Я подробно рассказал о кунсткамере для того, чтобы показать, что ссылка в реальной действительности была, вероятно, не совсем такой, какой ее описал Тынянов.
Почему Тынянов пренебрег натуралиями и с глубоким пиететом описал монстров? Почему писатель, превосходно чувствующий подлинные импульсы исторического процесса, изобразил одну из переломных эпох, когда «Россия вошла в Европу, как спущенный корабль, — при стуке топора и при громе пушек», как время крушений, растерянности, разочарований, гибели надежд, обреченности и всеобщей измены? Почему этот строгий и точный писатель так разошелся с историей?

Записи вопросов на пространственное мышление:
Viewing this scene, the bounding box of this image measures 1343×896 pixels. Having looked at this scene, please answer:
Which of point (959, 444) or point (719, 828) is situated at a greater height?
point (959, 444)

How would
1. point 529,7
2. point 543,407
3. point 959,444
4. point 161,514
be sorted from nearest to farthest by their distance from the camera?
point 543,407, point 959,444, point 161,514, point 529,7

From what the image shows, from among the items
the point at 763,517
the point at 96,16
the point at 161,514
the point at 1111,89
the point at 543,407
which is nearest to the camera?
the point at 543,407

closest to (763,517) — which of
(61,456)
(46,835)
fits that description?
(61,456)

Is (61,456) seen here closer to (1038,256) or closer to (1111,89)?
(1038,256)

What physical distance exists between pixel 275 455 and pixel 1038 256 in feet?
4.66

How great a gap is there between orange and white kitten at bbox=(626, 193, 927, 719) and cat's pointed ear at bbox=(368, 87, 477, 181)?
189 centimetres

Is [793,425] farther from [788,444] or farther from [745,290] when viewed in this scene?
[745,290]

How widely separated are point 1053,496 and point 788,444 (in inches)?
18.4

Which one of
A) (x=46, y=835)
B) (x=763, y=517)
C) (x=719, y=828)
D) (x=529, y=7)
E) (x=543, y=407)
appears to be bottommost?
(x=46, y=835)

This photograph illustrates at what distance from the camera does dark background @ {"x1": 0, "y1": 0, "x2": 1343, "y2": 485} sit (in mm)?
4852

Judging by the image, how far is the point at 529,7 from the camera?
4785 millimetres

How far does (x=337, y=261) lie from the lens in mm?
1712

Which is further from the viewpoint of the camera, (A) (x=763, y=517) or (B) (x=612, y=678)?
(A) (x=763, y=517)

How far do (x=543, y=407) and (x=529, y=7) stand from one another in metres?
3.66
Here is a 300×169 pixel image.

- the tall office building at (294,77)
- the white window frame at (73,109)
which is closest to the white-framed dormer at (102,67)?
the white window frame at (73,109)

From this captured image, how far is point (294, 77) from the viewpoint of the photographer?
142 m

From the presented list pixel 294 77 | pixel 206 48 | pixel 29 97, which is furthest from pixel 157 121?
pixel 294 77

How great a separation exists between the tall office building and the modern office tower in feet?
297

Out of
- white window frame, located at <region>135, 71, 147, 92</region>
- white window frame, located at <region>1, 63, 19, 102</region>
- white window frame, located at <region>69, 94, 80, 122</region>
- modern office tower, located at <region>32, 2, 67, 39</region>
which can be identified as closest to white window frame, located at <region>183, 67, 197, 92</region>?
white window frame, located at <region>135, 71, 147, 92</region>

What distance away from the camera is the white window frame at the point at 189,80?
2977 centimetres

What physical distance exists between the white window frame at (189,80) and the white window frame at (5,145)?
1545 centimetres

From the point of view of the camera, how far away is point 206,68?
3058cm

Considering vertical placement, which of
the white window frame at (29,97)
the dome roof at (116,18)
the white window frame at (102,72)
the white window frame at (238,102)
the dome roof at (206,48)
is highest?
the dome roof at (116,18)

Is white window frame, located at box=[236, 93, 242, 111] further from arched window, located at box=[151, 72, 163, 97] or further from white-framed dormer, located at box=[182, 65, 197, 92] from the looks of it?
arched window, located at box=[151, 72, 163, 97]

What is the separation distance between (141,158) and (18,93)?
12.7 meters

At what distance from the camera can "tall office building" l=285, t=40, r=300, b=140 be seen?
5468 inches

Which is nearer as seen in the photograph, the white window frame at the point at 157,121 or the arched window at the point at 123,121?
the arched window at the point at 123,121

==

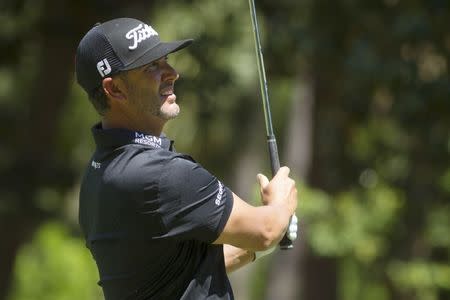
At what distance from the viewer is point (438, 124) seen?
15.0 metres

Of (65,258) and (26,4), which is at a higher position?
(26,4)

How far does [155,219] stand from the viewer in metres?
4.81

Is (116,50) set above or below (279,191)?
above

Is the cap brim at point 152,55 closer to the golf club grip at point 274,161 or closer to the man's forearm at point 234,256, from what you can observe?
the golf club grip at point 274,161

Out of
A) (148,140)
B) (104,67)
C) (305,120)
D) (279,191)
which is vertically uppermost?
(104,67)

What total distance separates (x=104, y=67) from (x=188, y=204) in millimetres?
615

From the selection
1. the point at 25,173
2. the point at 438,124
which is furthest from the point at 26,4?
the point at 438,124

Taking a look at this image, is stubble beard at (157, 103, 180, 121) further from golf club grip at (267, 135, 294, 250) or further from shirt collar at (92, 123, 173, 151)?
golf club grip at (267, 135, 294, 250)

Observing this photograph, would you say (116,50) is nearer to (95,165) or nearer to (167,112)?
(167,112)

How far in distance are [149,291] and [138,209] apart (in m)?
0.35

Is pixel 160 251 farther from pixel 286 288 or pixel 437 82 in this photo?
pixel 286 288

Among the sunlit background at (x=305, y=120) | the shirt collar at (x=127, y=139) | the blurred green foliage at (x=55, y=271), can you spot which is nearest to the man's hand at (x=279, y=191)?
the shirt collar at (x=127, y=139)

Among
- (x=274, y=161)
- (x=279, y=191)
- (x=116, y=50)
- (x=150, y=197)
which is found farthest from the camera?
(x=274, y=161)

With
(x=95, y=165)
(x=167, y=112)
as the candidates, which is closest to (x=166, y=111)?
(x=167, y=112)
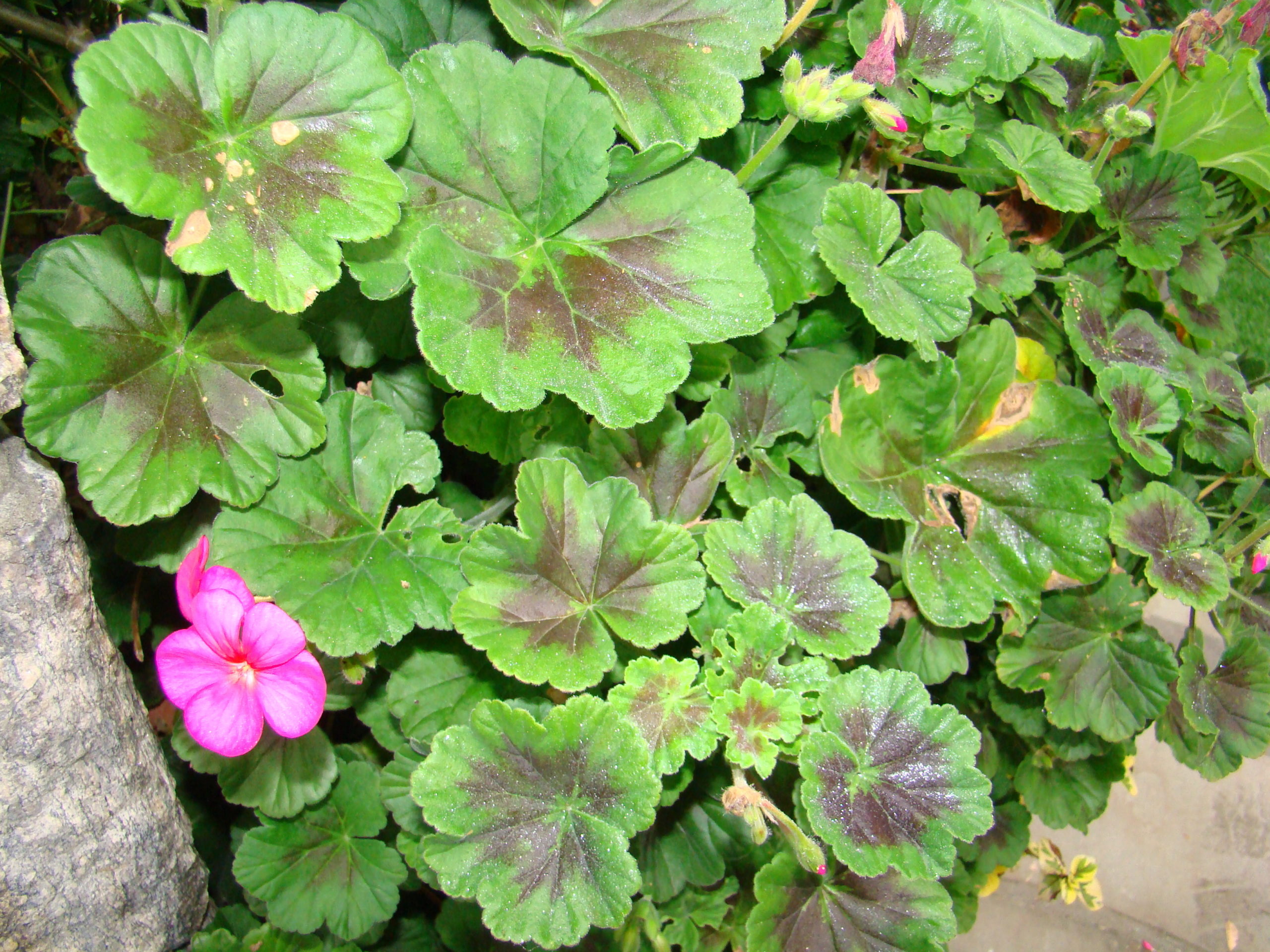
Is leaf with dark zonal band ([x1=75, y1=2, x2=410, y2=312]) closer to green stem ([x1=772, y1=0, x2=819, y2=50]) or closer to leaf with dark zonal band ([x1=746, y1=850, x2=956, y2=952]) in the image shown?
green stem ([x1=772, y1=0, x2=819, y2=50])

--

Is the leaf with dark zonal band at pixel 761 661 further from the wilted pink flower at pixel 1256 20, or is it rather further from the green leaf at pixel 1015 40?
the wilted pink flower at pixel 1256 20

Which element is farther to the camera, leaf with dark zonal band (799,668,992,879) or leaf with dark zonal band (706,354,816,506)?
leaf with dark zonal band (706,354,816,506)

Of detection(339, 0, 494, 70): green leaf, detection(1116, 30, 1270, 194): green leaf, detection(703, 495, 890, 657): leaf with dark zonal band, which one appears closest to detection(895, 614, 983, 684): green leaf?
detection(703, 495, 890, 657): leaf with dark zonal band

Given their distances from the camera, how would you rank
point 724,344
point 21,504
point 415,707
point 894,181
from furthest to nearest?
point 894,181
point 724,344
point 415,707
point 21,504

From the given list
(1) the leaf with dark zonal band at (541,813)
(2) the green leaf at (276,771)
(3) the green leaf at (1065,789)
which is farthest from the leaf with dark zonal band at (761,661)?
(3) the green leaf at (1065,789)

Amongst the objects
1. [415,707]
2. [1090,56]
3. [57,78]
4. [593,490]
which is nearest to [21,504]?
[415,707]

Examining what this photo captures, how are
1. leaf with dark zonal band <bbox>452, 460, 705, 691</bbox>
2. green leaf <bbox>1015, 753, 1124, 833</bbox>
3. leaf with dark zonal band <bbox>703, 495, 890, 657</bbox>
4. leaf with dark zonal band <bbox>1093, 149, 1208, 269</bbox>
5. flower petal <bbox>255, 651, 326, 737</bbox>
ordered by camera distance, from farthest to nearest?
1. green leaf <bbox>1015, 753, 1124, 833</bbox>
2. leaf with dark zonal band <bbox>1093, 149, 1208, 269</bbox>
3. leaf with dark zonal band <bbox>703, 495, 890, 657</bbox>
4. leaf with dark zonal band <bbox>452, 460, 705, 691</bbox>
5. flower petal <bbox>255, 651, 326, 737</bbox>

— Задания —
1 > Как, согласно словам, приведённым в статье, Россия вошла в Европу?
2 > Перепишите из статьи отрывок от слов «Я подробно рассказал» до слов «ее описал Тынянов.» включительно.
Приведённый список к статье никакого отношения не имеет.

— Ответы к заданиям —
1 > Как спущенный корабль, при стуке топора и при громе пушек.

2 >
Я подробно рассказал о кунсткамере для того, чтобы показать, что ссылка в реальной действительности была, вероятно, не совсем такой, какой ее описал Тынянов.